**PROMPT**
In your copy, leave out the pictures; write out all the data exactly.

**DATASET EXTRACT**
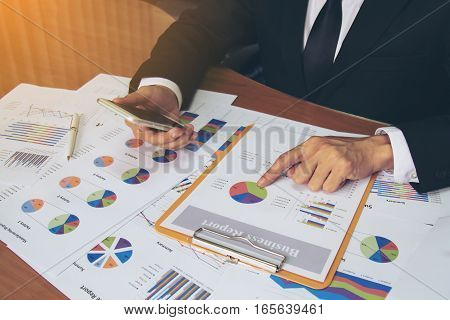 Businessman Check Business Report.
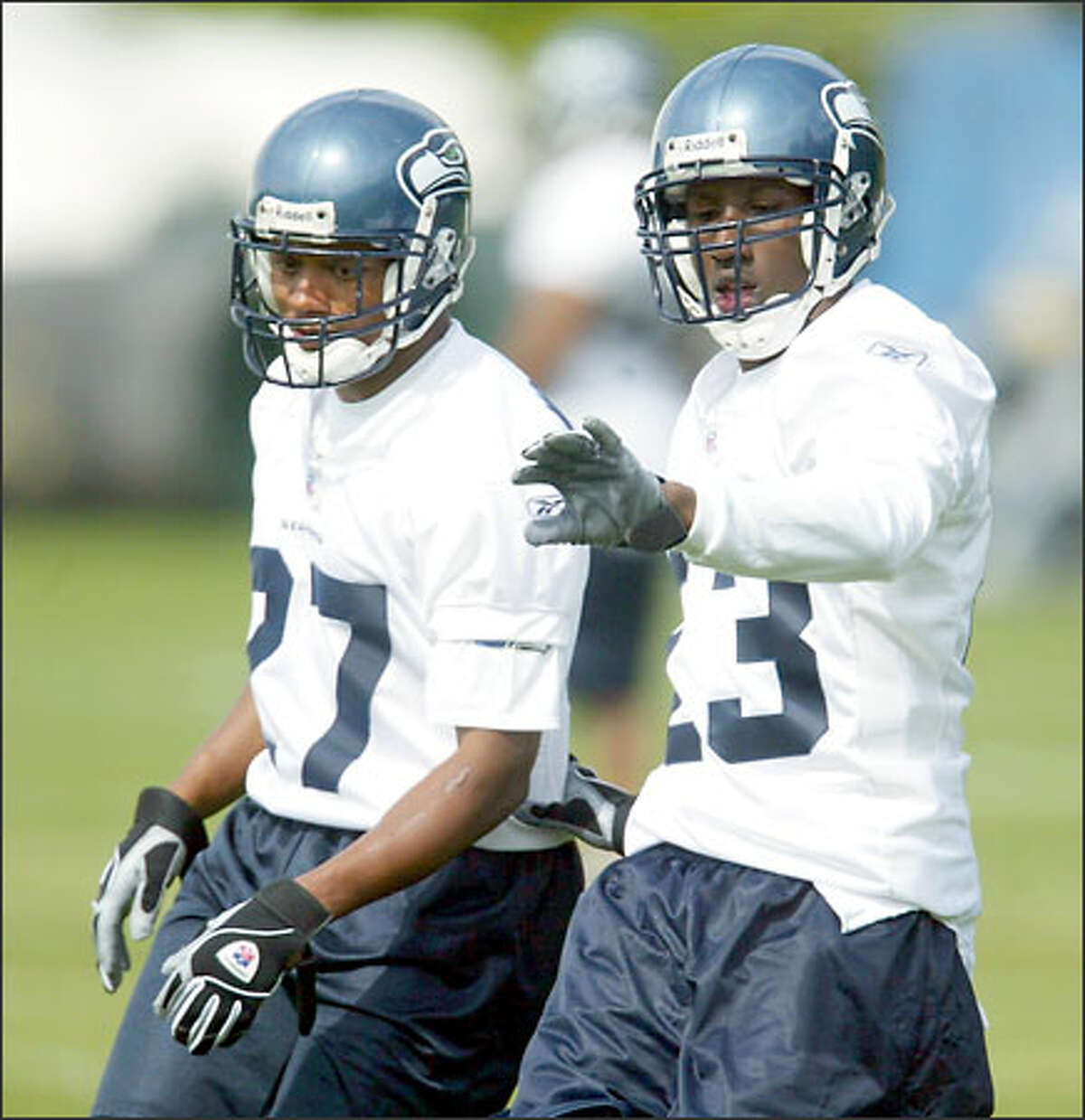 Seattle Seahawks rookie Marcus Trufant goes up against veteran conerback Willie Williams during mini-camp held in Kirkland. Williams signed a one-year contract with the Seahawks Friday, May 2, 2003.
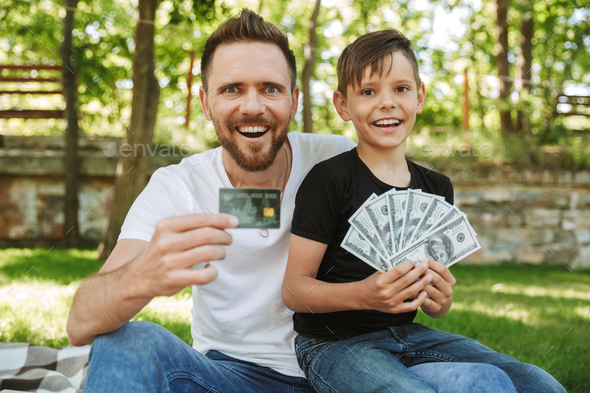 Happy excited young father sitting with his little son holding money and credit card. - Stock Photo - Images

**TASK RESULT**
 Businessman Check Business Report.
 Seattle Seahawks rookie Marcus Trufant goes up against veteran conerback Willie Williams during mini-camp held in Kirkland. Williams signed a one-year contract with the Seahawks Friday, May 2, 2003.
 Happy excited young father sitting with his little son holding money and credit card. - Stock Photo - Images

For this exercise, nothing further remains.